According to Stuart M. Butler and David B. Mulhausen, it is not easy.
the task of mimicking and scaling up programs that work is not so straightforward. Success is never a simple matter of easily traceable cause and effect, and even the people who have achieved a breakthrough often cannot pinpoint exactly what worked and why. Social outcomes have an impossibly complex array of causes, and the circumstances that characterize one place are rarely identical — and are often not even very similar — to those found elsewhere. A seemingly successful preschool program in Chicago may fail in Atlanta, even if it is reproduced virtually identically, because of differences, both large and small, between the two cities.

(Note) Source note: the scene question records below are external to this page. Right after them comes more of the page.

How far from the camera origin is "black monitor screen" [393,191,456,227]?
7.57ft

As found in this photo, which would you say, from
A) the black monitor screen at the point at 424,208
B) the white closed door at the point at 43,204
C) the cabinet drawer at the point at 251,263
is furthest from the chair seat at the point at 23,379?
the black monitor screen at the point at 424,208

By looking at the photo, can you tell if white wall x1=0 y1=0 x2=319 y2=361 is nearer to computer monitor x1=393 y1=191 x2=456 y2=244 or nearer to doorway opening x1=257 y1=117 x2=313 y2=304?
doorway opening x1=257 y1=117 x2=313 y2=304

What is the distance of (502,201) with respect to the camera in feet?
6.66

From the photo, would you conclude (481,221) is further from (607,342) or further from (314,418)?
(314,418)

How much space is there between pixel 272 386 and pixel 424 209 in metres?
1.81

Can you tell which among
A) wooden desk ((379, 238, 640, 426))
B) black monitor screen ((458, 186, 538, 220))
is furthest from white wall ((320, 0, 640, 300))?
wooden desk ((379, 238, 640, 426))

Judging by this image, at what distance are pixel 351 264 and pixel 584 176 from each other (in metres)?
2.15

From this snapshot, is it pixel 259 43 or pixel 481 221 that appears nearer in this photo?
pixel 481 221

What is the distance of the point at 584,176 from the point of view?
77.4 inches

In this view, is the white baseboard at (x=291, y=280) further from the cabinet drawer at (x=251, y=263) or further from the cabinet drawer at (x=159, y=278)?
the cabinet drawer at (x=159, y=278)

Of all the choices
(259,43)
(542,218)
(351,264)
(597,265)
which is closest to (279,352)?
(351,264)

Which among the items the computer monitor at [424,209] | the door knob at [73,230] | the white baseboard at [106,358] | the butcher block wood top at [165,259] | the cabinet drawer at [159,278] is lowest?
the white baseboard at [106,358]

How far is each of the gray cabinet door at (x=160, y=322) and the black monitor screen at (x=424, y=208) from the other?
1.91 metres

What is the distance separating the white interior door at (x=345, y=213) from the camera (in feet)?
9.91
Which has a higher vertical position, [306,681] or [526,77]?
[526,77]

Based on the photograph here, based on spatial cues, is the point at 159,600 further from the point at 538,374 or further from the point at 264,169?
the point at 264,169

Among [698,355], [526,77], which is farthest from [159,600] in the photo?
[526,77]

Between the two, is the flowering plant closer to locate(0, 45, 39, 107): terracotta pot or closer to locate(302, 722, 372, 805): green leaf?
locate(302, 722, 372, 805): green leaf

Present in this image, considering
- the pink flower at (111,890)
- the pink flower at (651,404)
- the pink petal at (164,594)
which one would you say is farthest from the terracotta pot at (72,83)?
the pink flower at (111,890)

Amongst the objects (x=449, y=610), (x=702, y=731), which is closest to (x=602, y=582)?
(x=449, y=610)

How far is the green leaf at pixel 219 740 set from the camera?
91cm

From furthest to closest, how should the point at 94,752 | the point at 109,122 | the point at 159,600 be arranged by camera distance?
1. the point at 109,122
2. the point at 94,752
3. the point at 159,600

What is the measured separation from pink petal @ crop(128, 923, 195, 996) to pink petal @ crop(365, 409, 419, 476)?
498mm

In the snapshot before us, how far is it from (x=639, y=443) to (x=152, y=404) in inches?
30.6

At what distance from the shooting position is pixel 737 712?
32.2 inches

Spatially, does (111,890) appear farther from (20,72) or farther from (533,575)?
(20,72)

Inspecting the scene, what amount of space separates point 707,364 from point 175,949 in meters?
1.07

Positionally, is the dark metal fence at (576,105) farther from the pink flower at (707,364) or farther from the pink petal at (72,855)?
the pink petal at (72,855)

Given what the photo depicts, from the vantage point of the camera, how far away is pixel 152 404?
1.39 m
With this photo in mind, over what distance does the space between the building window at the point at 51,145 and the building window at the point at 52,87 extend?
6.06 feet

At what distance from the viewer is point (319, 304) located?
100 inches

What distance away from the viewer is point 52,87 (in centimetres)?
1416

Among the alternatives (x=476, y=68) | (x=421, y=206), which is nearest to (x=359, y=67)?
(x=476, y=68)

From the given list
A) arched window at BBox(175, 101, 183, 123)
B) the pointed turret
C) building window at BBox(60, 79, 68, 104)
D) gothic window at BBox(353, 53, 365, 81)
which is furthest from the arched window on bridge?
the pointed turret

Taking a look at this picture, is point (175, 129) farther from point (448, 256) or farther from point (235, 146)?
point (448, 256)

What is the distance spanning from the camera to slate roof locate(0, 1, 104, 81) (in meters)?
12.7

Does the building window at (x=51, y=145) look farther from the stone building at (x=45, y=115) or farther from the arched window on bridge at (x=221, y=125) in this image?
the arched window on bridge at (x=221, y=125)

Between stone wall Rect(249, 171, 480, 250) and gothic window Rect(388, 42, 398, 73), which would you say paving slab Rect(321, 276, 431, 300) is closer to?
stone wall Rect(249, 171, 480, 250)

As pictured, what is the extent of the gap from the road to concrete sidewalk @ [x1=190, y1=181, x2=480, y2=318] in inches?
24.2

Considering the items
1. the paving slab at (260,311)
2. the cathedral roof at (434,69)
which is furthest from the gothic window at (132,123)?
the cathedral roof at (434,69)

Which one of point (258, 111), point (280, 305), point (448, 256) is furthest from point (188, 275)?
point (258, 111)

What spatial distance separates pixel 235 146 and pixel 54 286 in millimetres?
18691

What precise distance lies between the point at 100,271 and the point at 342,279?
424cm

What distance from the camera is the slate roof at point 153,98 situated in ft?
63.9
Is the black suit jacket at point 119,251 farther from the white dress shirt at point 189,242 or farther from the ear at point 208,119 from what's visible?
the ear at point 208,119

I think that a big problem is that success can be mis-measured in the first place. For example, the authors write,
Early-childhood education offers a good example of such pitfalls. Head Start, a federal program that funds preschool initiatives for the poor, was based on a modest number of small-scale, randomized experiments showing positive cognitive outcomes associated with preschool intervention. These limited evaluations helped trigger expenditures of over $200 billion since 1965. Yet the scaled-up national program never underwent a thorough, scientifically rigorous evaluation of its effectiveness until Congress mandated a study in 1998. Even then, the publication of the study’s results (documenting the program’s effects as measured in children in kindergarten, first grade, and third grade) was delayed for four years after data collection was completed. When finally released, the results were disappointing, with almost all of the few, modest benefits associated with Head Start evaporating by kindergarten. It seems the program had been running for decades without achieving all that much. Worse yet, the scant evidence of success has not stopped Head Start’s budget from continuing to swell: The program cost $8 billion last year.
In the private sector, if a firm gets off to a promising start but then founders, it sinks. Government programs keep right on going. This is one of the issues that I will be raising when I discuss a new book at Cato on Thursday. I will offer an even more pessimistic take than the authors of the article or the author of the book.